RNA-Seq data from Breast Invasive Carcinoma (BRCA)


1. Open this file and explore the content: tcga_rnaseq.txt. Description:

  • RNA-Seq data of BRCA samples taken from The Cancer Genome Atlas (TCGA) data portal. (http://cancergenome.nih.gov/)
  • Contains 10 normal samples, 20 tumor samples with 2 subtypes (Basal-like and Her2-enriched).
  • This dataset was normalized from TMM.

2. Upload your file to Babelomics 5.0.

3. Go to section Expression > Clustering and try several clustering strategies for samples & genes:

  • UPGMA + Euclidean (square)
  • UPGMA + Correlation coeff. (Spearman)
  • Which distance parameter is better for proper clustering?

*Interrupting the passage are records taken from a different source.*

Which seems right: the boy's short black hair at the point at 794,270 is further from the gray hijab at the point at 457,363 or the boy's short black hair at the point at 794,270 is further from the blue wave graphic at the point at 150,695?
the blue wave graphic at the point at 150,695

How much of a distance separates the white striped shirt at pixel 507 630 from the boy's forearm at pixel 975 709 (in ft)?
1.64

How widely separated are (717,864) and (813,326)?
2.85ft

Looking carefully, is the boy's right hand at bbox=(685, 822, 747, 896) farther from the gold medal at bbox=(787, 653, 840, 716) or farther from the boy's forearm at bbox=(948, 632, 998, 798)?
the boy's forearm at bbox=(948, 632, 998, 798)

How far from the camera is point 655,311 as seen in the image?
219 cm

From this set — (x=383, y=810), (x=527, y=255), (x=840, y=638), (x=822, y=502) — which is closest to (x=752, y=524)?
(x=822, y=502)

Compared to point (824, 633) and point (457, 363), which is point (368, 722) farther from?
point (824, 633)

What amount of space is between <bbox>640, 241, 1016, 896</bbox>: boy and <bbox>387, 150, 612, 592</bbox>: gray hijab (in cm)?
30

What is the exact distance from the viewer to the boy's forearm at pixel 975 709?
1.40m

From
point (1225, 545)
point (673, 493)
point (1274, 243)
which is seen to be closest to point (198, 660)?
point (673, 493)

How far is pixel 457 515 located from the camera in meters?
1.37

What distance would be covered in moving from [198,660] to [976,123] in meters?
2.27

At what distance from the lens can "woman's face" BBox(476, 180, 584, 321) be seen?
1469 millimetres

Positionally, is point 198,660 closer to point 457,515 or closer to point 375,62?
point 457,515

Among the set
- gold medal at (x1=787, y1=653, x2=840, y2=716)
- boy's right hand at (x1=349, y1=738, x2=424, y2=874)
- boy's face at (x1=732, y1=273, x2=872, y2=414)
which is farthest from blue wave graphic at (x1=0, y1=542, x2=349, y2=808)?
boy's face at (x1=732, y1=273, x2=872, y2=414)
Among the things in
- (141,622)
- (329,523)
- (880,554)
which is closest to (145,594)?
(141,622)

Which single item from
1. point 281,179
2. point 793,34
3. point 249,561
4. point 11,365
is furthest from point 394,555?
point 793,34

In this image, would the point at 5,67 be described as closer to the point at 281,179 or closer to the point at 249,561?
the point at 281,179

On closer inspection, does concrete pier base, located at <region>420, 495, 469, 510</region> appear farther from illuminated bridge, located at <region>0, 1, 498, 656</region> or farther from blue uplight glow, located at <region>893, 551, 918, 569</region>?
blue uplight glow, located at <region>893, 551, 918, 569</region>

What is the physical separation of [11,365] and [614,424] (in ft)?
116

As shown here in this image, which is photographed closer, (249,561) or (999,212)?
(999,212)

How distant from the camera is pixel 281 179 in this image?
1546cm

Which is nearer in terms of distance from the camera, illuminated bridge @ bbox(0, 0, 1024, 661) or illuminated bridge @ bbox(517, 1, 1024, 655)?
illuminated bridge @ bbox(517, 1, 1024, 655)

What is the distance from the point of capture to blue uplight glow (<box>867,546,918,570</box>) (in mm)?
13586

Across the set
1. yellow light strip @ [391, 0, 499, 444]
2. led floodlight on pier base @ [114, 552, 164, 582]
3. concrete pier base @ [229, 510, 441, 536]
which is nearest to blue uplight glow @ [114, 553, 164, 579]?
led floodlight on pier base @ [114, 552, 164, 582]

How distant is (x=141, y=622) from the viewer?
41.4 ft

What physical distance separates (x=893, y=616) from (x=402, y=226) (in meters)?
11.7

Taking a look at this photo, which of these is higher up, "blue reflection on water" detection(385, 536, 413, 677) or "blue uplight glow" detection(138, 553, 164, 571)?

4. Repeat the analysis using the same distance parameters and SOTA method.

  • SOTA + Euclidean (square)
  • SOTA + Correlation coeff. (Spearman)
  • Do the results change based on the method or the distance parameter?

5. Try to cluster your samples with K-means.

  • Set k-value 6 and use Correlation coeff. (Spearman)
  • Repeat the same analysis with k-value 3.
  • Check the results of K-means.
  • Are the results acceptable?
  • Is the dendrogram representing any hierarchy between the samples?

6. Try to cluster your samples with K-means.

  • Set k-value 2 and use Correlation coeff. (Spearman).
  • Can we say that K-means is good to distinguish tumor from normal?